::: AANGELEVERDE TEKST :::

Mandara Mountains, Waza, 31 maart.
In de morgen vertrokken we uit Rhumsiki naar Waza. We namen de toeristische route, een weg die Mokolo met Mora verbindt. De weg, eigenlijk een onaanzienlijk bergpaadje, loopt door de Mandara Mountains, een bergketen van zo’n 150 km ten westen van Maroua. In de bergwanden zijn terrassen uitgehakt die in het natte seizoen dienst doen bij het telen van maïs en andere landbouwproducten. In het natte seizoen zullen de bergen wel even groen als onbegaanbaar zijn, vandaag was het een dorre bedoening. Overal op de berghelling zijn hutjes gebouwd. De rieten daken zijn hoger en puntiger dan ik eerder gezien heb, je zou er een kabouter onder kunnen denken.
We kwamen laat in de middag aan in Waza. Het was vreemd, om ons geliefde dorp en kampement te laten zien aan buitenstaanders (vergelijkbaar met het bezoeken van je school met je ouders, je ziet alles met andere ogen). Zodoende viel het me opeens op hoe gek het is om op de grond te eten met je handen. En ook het park was anders. Met doorgewinterde Afrika reizigers in de auto die eerder vertelden over een met gnoes en zebra’s volgepropte savanne in de Massai Mara en de leeuwzekerheid van Kruger, ziet Waza er opeens bijzonder leeg uit. Maar als je hier iets ziet, dan hoef je tenminste niet in een file van auto’s te staan, zoals in bovengenoemde parken het geval is, en de toegangsprijs is een tiende. Toen we terugkwamen van onze middagsafari, wachtte Dirk ons op in het kampement. Dirk is klaar met zijn veldwerk en toert op een schakelbromfiets door noord Kameroen. Hij kwam ons een dagje vergezellen. De middagsafari ging naar Talabal en terug. Op de heuvel bij Talabal bekeken we vanaf het dak van de auto, met een koude 33 (biertje) in de hand naar de spectaculaire zonsondergang (die bij trouwe lezers reeds bekend is) en de bijzonder fraaie avifauna aldaar.

:::

**KORTE OPDRACHT A**
Schrijf uit het reisverslag woord voor woord het stuk over dat begint met de woorden "Mandara Mountains, Waza, 31" en eindigt met "onder kunnen denken.".
Het reisverslag en de rijen staan helemaal los van elkaar.

::: LIJST MET RIJEN :::

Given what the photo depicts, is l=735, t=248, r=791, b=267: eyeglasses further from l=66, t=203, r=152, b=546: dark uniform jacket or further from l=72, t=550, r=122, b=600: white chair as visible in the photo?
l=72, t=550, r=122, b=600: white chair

:::
::: LIJST MET RIJEN :::

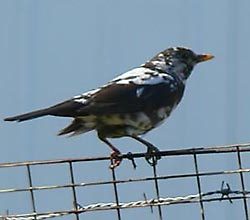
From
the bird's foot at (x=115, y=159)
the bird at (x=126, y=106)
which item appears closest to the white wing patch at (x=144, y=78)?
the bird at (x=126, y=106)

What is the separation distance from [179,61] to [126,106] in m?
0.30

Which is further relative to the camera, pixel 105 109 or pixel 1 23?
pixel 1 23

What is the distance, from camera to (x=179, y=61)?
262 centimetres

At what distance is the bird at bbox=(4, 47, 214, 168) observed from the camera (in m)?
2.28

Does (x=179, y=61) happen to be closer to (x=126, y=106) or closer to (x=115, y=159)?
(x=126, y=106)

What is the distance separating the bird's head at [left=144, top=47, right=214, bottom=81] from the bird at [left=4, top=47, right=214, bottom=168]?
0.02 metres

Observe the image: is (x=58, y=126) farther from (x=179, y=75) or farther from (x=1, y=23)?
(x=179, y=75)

:::

**KORTE OPDRACHT B**
Geef elke regel van de rijen terug waarin het woord "further" staat.

**EINDANTWOORD A**
Mandara Mountains, Waza, 31 maart.
In de morgen vertrokken we uit Rhumsiki naar Waza. We namen de toeristische route, een weg die Mokolo met Mora verbindt. De weg, eigenlijk een onaanzienlijk bergpaadje, loopt door de Mandara Mountains, een bergketen van zo’n 150 km ten westen van Maroua. In de bergwanden zijn terrassen uitgehakt die in het natte seizoen dienst doen bij het telen van maïs en andere landbouwproducten. In het natte seizoen zullen de bergen wel even groen als onbegaanbaar zijn, vandaag was het een dorre bedoening. Overal op de berghelling zijn hutjes gebouwd. De rieten daken zijn hoger en puntiger dan ik eerder gezien heb, je zou er een kabouter onder kunnen denken.

**EINDANTWOORD B**
Given what the photo depicts, is l=735, t=248, r=791, b=267: eyeglasses further from l=66, t=203, r=152, b=546: dark uniform jacket or further from l=72, t=550, r=122, b=600: white chair as visible in the photo?
Which is further relative to the camera, pixel 105 109 or pixel 1 23?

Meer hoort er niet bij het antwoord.